HYPERWIMO LTD, as a micro private limited company in retail (SIC 47190), currently shows symptoms of financial distress in the form of shrinking asset base and equity. Despite remaining solvent with positive net current assets and net assets, the sharp decline from the previous year warns of a potential weakening in business operations or profitability. The absence of employees and minimal share capital are consistent with a small-scale or possibly dormant operational model, which might limit the company’s ability to generate revenue and invest in growth.

The company’s financial statements have been prepared under micro-entity provisions, without audit, which is normal for its size but means less external scrutiny of financial health. The director, Mr. Gianmarco Mattei, holds full control and voting rights, which suggests decision-making is centralized—a factor that can be either an asset or risk depending on management quality.

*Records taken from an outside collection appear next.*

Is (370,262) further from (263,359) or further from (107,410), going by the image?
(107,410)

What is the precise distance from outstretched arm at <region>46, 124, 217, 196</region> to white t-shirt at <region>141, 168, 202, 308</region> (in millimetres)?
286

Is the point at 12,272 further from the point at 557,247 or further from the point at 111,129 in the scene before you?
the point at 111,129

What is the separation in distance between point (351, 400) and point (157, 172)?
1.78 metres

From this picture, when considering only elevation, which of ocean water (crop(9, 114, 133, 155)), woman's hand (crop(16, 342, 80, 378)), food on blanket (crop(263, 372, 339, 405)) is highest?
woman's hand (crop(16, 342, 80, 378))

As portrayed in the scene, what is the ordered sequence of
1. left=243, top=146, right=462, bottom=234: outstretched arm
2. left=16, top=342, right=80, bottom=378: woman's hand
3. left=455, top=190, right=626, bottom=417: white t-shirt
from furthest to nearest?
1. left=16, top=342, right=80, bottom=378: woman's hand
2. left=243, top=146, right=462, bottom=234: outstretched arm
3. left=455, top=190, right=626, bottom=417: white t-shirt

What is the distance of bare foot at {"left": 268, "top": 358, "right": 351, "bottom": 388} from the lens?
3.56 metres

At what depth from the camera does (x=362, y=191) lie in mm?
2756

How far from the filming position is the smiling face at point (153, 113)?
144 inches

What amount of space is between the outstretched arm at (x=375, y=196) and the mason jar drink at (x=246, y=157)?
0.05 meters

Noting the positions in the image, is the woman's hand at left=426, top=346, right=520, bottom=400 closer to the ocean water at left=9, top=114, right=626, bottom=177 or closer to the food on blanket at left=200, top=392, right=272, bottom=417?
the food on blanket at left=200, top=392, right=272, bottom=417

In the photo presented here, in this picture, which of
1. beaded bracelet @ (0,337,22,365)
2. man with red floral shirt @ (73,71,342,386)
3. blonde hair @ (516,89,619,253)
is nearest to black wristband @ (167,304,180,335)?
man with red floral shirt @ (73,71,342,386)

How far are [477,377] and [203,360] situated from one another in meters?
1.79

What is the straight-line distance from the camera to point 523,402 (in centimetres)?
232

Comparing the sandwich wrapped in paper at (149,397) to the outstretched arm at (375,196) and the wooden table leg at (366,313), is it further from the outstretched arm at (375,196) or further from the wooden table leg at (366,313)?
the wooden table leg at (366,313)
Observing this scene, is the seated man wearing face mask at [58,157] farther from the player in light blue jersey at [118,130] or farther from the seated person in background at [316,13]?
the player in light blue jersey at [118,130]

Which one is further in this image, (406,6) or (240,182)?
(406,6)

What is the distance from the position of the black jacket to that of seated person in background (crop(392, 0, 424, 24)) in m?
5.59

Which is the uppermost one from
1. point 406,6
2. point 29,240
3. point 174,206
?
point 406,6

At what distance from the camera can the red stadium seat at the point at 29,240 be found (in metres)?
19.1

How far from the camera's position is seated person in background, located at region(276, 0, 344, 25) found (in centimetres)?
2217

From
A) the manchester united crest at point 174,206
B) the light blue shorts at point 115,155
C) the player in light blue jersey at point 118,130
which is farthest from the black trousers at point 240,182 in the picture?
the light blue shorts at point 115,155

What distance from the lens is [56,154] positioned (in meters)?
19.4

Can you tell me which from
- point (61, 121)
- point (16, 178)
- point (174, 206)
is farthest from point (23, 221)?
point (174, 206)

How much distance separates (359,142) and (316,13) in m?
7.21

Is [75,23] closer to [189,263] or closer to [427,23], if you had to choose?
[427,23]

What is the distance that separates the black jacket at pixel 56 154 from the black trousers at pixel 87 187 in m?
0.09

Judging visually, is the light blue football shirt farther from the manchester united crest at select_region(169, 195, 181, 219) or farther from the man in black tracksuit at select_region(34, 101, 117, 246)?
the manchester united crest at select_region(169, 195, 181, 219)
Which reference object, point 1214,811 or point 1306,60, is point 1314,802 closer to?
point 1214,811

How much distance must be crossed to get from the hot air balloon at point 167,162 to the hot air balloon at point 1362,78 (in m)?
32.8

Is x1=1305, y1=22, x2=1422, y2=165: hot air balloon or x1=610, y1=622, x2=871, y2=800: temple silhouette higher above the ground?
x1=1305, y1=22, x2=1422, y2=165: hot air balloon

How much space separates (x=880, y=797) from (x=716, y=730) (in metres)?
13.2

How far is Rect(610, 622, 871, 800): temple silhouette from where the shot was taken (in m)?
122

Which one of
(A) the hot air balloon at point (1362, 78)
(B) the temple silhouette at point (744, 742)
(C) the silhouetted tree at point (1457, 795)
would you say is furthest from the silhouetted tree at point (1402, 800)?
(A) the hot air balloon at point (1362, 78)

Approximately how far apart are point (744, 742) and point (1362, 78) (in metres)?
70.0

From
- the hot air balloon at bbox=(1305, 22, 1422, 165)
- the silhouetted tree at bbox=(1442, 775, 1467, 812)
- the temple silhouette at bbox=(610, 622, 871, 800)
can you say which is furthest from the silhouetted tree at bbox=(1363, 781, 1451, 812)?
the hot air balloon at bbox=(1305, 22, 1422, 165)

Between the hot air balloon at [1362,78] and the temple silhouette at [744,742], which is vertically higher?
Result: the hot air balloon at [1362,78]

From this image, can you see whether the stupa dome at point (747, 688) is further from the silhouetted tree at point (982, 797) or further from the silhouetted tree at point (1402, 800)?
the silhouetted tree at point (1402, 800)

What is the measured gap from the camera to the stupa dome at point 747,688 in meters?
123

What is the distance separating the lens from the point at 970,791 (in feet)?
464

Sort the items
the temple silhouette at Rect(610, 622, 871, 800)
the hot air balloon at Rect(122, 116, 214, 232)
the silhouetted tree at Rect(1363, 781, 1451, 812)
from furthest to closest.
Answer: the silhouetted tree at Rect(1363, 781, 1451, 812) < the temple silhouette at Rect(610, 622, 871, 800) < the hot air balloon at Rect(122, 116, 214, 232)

4. Recommendations: Actions to Improve Financial Wellness

  1. Enhance Liquidity Management:

    • Monitor cash flow closely to prevent further erosion of current assets.
    • Consider strategies to increase cash reserves, such as renegotiating payment terms with suppliers or accelerating receivables if applicable.
  2. Explore Revenue Opportunities:

    • Given the decline in net assets, assess the current business model for growth potential or diversification within retail or adjacent sectors.
    • Utilize online platforms or partnerships to increase sales without significant overhead.
  3. Capital Injection or Financing:

    • If feasible, inject additional capital to strengthen the balance sheet and provide working capital for growth initiatives.
    • Alternatively, explore low-cost financing options to support operations and expansion.
  4. Operational Review:

    • Evaluate the necessity of maintaining zero employees; consider part-time or contract staff to support business development if market conditions allow.
    • Implement tight cost controls to preserve margins.
  5. Governance and Compliance:

    • Continue timely filing of accounts and confirmation statements to maintain regulatory compliance and company reputation.
    • Consider obtaining periodic professional financial advice or audit even if not mandatory, to identify issues early.